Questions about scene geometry

###

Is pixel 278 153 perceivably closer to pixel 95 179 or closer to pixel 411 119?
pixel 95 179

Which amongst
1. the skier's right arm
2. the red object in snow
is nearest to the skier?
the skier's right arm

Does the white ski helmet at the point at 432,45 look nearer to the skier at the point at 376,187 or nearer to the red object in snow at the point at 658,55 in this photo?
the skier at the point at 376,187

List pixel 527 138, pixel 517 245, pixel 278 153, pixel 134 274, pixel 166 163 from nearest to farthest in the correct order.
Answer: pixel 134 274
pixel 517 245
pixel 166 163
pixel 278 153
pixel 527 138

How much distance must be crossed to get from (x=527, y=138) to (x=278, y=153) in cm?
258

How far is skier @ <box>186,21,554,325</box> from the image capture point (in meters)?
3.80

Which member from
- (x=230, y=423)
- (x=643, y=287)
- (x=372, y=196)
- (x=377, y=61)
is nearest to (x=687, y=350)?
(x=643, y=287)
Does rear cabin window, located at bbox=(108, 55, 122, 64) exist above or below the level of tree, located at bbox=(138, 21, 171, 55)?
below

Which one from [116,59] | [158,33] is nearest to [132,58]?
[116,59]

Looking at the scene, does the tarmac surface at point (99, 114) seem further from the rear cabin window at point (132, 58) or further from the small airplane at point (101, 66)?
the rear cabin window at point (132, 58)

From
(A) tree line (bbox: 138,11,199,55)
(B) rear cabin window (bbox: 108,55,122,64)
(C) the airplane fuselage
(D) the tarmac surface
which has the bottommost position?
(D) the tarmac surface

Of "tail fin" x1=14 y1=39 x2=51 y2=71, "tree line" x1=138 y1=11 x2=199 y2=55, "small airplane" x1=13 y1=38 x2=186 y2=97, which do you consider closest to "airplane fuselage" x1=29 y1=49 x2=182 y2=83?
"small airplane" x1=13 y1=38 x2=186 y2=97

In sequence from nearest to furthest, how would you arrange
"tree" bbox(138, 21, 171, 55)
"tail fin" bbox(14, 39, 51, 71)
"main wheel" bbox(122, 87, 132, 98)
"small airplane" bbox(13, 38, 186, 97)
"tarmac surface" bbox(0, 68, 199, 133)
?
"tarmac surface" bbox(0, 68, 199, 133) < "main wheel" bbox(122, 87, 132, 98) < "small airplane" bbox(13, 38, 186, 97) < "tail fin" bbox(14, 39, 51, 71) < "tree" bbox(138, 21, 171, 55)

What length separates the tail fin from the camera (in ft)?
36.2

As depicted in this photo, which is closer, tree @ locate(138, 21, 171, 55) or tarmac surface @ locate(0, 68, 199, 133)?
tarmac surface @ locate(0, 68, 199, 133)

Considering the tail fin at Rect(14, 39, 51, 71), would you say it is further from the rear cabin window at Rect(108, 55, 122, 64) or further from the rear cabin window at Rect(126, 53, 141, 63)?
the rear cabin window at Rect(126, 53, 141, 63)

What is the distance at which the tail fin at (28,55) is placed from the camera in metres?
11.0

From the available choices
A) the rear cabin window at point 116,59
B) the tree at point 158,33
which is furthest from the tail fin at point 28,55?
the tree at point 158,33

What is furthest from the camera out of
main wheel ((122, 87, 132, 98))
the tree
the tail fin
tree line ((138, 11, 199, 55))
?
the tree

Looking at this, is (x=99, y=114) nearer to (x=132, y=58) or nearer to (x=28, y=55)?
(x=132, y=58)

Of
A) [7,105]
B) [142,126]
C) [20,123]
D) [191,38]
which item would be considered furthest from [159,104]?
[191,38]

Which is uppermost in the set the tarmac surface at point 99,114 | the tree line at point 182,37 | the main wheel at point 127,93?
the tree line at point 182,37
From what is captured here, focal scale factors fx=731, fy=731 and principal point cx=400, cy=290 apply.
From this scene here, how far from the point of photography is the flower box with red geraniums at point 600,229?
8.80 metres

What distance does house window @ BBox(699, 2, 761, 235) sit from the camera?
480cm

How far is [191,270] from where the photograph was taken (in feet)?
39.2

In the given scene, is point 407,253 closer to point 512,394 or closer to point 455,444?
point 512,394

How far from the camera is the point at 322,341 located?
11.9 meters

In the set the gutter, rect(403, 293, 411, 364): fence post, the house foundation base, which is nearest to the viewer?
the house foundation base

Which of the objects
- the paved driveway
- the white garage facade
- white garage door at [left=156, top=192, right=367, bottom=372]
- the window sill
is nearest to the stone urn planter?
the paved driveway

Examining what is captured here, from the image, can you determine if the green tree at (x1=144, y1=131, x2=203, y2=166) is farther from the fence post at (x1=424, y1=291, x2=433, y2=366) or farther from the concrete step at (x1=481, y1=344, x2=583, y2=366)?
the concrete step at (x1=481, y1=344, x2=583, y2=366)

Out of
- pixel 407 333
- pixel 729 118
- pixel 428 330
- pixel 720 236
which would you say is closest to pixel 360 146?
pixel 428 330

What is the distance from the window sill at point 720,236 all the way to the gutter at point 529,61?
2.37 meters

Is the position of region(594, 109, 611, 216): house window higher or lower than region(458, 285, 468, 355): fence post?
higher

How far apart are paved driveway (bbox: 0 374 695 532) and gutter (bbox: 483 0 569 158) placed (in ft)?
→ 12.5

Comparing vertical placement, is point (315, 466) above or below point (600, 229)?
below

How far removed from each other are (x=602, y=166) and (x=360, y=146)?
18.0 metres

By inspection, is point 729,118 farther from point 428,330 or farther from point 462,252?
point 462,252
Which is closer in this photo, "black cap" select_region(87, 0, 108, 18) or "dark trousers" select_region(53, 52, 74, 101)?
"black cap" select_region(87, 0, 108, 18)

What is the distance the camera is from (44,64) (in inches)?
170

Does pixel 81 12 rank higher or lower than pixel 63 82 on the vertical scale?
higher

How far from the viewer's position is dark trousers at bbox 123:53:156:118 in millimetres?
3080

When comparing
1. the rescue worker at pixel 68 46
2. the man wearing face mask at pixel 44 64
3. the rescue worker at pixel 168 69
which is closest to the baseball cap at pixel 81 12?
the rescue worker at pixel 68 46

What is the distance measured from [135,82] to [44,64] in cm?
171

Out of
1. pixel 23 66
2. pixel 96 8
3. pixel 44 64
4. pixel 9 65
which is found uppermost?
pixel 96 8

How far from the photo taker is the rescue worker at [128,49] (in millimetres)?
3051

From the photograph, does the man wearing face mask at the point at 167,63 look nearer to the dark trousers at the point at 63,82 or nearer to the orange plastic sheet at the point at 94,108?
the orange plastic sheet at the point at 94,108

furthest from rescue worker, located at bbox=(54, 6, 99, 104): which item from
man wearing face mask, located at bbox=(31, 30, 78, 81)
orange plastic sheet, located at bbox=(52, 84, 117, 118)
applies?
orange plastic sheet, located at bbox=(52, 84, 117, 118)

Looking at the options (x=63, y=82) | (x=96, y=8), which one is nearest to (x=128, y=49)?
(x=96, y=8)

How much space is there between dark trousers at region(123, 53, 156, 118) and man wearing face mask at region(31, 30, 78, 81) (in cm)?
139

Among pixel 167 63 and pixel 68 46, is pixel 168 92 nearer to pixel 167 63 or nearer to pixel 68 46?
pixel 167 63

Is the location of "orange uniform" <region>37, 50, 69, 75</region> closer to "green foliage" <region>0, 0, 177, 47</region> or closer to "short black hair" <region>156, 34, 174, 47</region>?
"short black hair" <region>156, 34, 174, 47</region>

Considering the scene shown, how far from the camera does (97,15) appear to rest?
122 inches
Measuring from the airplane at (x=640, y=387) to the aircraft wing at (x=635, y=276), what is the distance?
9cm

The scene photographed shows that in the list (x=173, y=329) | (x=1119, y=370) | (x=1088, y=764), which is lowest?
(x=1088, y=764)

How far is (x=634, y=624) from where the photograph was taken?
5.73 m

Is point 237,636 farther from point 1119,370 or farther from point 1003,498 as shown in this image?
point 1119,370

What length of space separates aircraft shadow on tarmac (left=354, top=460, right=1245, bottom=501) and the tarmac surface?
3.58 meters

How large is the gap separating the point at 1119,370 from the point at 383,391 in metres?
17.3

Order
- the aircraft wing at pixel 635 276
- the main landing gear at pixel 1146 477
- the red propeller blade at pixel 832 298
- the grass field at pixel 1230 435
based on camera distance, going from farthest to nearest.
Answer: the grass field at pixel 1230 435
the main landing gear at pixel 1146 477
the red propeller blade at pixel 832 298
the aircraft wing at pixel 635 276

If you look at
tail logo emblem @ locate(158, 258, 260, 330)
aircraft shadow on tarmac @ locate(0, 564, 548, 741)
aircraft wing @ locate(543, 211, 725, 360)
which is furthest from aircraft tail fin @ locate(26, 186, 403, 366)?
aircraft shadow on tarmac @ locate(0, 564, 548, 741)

###

● Directive
Reproduce only the lines from the line containing "Measuring from the" to the last line of the material above, both of those lines included.

● Worked solution
Measuring from the airplane at (x=640, y=387) to the aircraft wing at (x=635, y=276), what is the distance?
9cm

The scene photographed shows that in the list (x=173, y=329) | (x=1119, y=370) | (x=1088, y=764), which is lowest?
(x=1088, y=764)

How far is (x=634, y=624) from where the photograph was taken?
5.73 m

Is point 237,636 farther from point 1119,370 or farther from point 1003,498 as shown in this image?
point 1119,370

What length of space separates aircraft shadow on tarmac (left=354, top=460, right=1245, bottom=501) and the tarmac surface?
3.58 meters

How large is the gap separating the point at 1119,370 from the point at 383,391 in metres?
17.3

Order
- the aircraft wing at pixel 635 276
- the main landing gear at pixel 1146 477
- the red propeller blade at pixel 832 298
- the grass field at pixel 1230 435
based on camera distance, going from farthest to nearest.
Answer: the grass field at pixel 1230 435
the main landing gear at pixel 1146 477
the red propeller blade at pixel 832 298
the aircraft wing at pixel 635 276

If you look at
tail logo emblem @ locate(158, 258, 260, 330)
aircraft shadow on tarmac @ locate(0, 564, 548, 741)
aircraft wing @ locate(543, 211, 725, 360)
which is furthest from aircraft tail fin @ locate(26, 186, 403, 366)?
aircraft shadow on tarmac @ locate(0, 564, 548, 741)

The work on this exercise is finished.